Melzner widersprach der gängigen These "Bei mir gibt es nichts zu holen". Die Statistik beweise, dass es Diebe nicht nur auf Reiche abgesehen hätten. Und sie kämen nicht unbedingt in der Nacht.

Vor allem Türen und Fenster lassen sich besser sichern. "Gekippte Fenster sind offene Fenster", rüttelte der Referent die Zuhörer wach. Bei Neu- und Umbauten riet er, auf die Norm DIN 18 257 zu achten. "Haustürschlüssel sollten keinesfalls draußen versteckt werden. Bei Verlust ist unbedingt der Schließzylinder zu wechseln", mahnte Melzner. Türblatt, Zarge, Schloss und Belag sollten dem Einbrecher möglichst keine Angriffspunkte zu einem einfachen Eindringen liefern. Schloss und Zylinder gehörten in gewissen Zeitabständen ausgetauscht. Für Haustüren hätten sich Schließbleche mit Kastenriegelschloss gut bewährt.
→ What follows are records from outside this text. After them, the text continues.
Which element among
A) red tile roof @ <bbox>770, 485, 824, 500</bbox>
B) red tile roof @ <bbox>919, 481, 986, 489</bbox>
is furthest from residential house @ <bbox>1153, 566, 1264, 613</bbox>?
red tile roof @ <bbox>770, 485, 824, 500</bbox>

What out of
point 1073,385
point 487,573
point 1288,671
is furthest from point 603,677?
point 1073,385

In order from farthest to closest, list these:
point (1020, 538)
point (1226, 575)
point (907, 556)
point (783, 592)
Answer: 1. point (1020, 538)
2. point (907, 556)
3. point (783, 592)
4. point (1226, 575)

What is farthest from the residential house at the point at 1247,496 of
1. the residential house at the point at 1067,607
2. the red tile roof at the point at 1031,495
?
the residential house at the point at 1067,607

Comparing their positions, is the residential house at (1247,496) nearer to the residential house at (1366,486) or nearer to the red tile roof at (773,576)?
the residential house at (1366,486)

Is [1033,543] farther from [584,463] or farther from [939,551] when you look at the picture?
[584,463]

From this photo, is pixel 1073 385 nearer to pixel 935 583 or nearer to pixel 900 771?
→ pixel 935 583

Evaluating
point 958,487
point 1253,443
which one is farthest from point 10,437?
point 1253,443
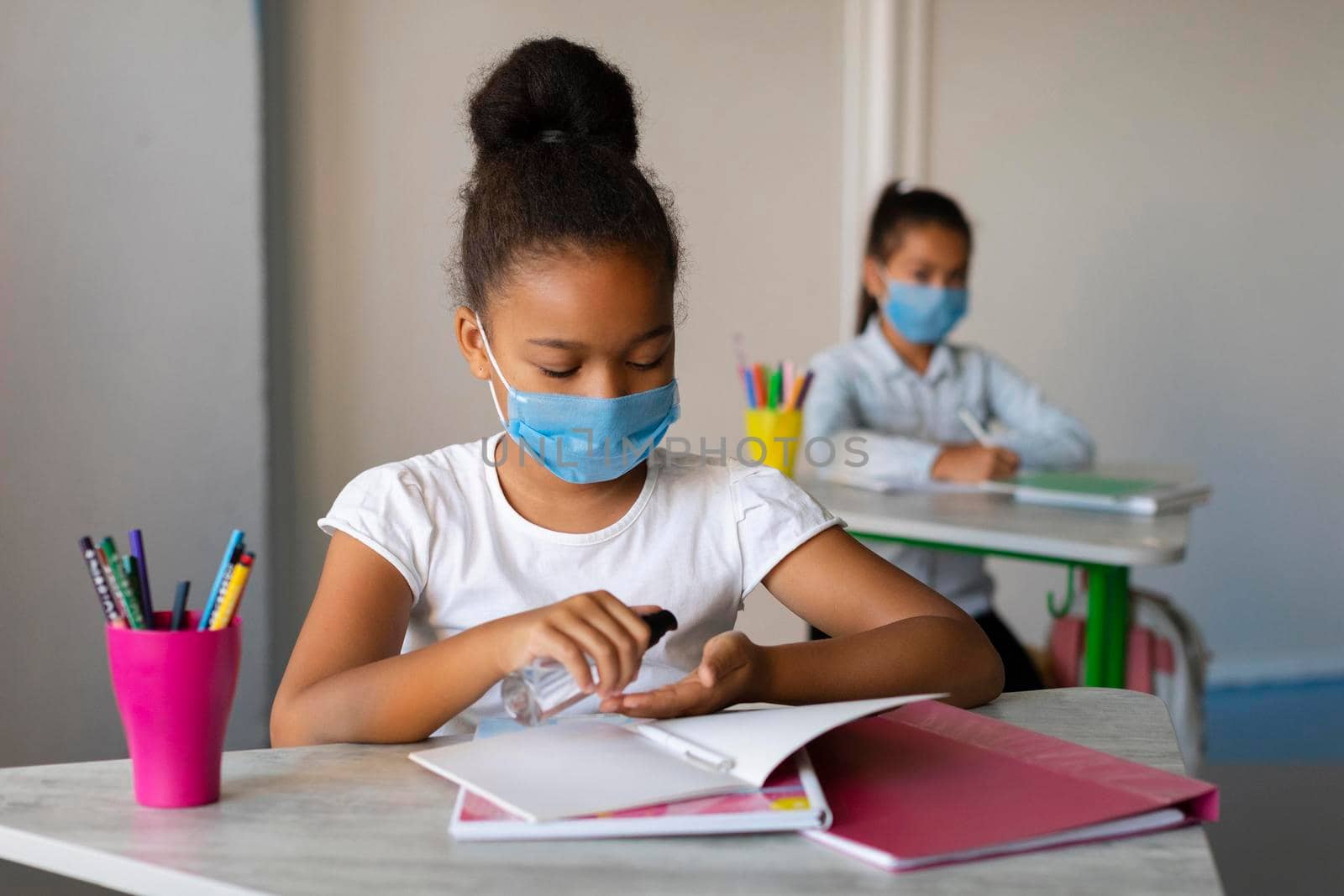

Auch ein Schutzbeschlag mit Bohr- und Ziehschutz sowie der Türspion und die Türsprechanlage leisteten gute Dienste.

In vielen Fällen genüge dem Einbrecher ein Schraubenzieher. Deshalb lohne sich bei mehr als 30 Jahre alten Fenstern ein Auswechseln schon aus energetischen Gründen. Die Mehrkosten betrügen bei normaler Isolierverglasung lediglich 10 bis 25 Prozent. Für die Fenster gibt es aufschraubbare Zusatzsicherungen mit abschließbarer Sicherung an der Griffseite. Querriegelschlösser seien für weniger genutzte Räume sinnvoll.